R. — Quantos estarão agora no 5.º ano?
T. — Poucos. Sei lá, filhos de trabalhadores devem ser uns vinte.
T. — Aqui é necessário frisar que os trabalhadores que têm os filhos a estudar não vivem exclusivamente do seu salário da empresa.
T. — Exactamente, têm uma ocupação extra e é dos ganhos dessa ocupação que lhes permite dar educação aos filhos. De contrário, era impossível.
R. — Portanto, o nível de salários é tão baixo que obriga os trabalhadores a várias horas de trabalho para além das oito normais, se quiserem dar aos filhos um nível de instrução para além da escolaridade primária?
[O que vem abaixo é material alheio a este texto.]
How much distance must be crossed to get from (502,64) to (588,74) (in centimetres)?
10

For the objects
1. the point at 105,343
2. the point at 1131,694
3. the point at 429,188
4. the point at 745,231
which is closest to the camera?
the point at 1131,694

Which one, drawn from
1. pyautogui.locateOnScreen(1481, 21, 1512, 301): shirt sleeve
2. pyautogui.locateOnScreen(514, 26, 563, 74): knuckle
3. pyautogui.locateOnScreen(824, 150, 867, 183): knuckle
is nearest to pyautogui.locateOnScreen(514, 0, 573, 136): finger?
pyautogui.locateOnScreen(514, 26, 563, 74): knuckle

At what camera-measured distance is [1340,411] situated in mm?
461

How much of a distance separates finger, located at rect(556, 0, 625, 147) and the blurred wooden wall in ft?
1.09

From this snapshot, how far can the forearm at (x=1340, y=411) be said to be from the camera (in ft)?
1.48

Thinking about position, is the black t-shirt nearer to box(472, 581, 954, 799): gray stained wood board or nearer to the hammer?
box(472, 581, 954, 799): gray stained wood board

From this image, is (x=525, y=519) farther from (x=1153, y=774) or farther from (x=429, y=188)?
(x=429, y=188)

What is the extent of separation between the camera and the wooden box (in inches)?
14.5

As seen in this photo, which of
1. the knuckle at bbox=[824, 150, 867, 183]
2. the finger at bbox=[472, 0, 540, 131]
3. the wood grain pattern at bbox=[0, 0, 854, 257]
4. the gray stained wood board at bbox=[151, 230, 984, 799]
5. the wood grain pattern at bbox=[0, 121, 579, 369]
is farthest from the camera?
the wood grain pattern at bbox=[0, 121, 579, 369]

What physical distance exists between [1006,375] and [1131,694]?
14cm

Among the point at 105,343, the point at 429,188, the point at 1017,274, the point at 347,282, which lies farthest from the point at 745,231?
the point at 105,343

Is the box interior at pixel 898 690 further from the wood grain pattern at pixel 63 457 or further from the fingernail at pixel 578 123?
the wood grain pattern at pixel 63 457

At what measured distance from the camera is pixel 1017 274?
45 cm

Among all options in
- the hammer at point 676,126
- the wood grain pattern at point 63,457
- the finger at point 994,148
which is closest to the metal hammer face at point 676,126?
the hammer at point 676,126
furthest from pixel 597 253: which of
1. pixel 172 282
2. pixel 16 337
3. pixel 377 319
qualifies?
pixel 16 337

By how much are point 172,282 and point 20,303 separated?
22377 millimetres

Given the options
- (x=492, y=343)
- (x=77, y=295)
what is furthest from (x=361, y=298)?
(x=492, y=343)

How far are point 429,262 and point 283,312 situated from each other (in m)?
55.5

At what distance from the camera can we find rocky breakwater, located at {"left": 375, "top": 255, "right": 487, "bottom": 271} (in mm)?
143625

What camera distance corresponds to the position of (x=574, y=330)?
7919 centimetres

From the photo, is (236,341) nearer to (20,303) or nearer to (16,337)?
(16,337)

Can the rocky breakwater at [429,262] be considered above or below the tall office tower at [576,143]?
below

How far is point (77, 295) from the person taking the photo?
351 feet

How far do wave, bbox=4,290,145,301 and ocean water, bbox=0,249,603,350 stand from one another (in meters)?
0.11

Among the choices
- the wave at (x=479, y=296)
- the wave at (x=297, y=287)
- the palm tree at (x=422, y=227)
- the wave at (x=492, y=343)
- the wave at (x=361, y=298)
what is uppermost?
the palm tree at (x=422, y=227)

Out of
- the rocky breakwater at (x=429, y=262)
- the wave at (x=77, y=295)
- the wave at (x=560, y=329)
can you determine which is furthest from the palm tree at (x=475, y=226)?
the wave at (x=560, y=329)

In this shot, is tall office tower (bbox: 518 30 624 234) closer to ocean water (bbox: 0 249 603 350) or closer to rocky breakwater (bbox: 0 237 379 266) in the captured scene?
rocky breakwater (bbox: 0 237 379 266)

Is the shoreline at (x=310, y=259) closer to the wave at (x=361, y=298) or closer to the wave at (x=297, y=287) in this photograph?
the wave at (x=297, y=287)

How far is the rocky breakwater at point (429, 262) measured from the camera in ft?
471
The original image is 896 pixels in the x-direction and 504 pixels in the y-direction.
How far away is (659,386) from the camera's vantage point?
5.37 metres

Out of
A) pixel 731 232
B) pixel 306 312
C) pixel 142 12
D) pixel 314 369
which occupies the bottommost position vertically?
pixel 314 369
T. — Exactamente. Podemos citar, por exemplo, o caso dos trabalhadores que moram na praia: para além do trabalho na empresa, no período que vai de Maio a Setembro dedicam-se à faina da pesca, depois das suas horas de trabalho. Há épocas em que de facto essa pesca dá pouco, mas há anos em que ganham mais qualquer coisa, cujo ganho já lhes vai compensar para terem uma vida mais equilibrada, porque caso contrário era muito difícil conseguir-se sobreviver.
T. — Há também aqueles que vão consumir as suas energias depois das 8 horas de trabalho a pegar na enxada e outros que têm outra actividade.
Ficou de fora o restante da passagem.